EMPLOYER REFUSAL TO BARGAIN IN GOOD FAITH; UNILATERAL CHANGE (FOR NEGOT OF SPECIFIC SUBJECTS, SEE SEC 1000, SCOPE OF REPRESENTATION) – Change In Policy

Single Topic for Decision 2803E


View all topics for Decision 2803E

Full Decision Text (click on the link to view): Full Text

602.00000 – EMPLOYER REFUSAL TO BARGAIN IN GOOD FAITH; UNILATERAL CHANGE (FOR NEGOT OF SPECIFIC SUBJECTS, SEE SEC 1000, SCOPE OF REPRESENTATION)
602.03000 – Change In Policy

PERB applies traditional rules of contract law to interpret the parties’ MOUs. (Lodi Unified School District (2020) PERB Decision No. 2723, p. 12 (Lodi).) “A contract must be so interpreted as to give effect to the mutual intention of the parties as it existed at the time of contracting, so far as the same is ascertainable and lawful.” (Civ.

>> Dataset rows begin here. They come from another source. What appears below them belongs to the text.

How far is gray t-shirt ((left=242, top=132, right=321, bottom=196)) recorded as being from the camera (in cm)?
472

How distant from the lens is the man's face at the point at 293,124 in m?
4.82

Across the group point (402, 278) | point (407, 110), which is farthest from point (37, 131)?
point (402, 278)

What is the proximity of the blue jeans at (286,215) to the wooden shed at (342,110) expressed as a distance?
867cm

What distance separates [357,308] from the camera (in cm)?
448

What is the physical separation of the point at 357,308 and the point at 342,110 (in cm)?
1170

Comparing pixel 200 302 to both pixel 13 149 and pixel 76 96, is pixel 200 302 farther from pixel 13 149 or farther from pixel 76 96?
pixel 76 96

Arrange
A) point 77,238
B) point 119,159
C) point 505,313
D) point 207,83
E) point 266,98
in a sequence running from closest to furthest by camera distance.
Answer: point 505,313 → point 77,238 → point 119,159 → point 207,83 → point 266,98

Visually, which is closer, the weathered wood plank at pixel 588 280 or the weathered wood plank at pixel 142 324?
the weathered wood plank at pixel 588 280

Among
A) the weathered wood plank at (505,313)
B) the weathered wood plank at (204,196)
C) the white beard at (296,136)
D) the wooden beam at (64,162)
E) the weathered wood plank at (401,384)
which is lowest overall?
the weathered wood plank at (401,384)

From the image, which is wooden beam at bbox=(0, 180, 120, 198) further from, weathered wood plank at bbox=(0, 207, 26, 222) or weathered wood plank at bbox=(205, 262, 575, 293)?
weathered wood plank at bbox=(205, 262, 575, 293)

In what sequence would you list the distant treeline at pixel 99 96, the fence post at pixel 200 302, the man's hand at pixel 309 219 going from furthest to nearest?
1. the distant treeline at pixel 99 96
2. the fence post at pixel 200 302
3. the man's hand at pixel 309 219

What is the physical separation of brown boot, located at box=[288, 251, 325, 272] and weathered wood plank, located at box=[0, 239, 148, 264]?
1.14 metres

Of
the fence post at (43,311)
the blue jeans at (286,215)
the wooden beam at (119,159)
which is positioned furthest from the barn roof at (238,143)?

Code, § 1636.) “[T]he whole of a contract is to be taken together, so as to give effect to every part, if reasonably practicable, each clause helping to interpret the other.” (Civ. Code, § 1641.) Where contractual language is clear and unambiguous, it is unnecessary to go beyond the plain language of the contract itself to ascertain its meaning. (Lodi, supra, PERB Decision No. 2723, p. 13.) Where contract terms are ambiguous, PERB may look to bargaining history and past practice to discern the parties’ intent. (Ibid.) Regarding the latter, the parties’ past practice under the contract before the dispute arose, i.e., “[t]he parties’ practical construction of a contract,” provides “important evidence of their intent.” (Ibid.)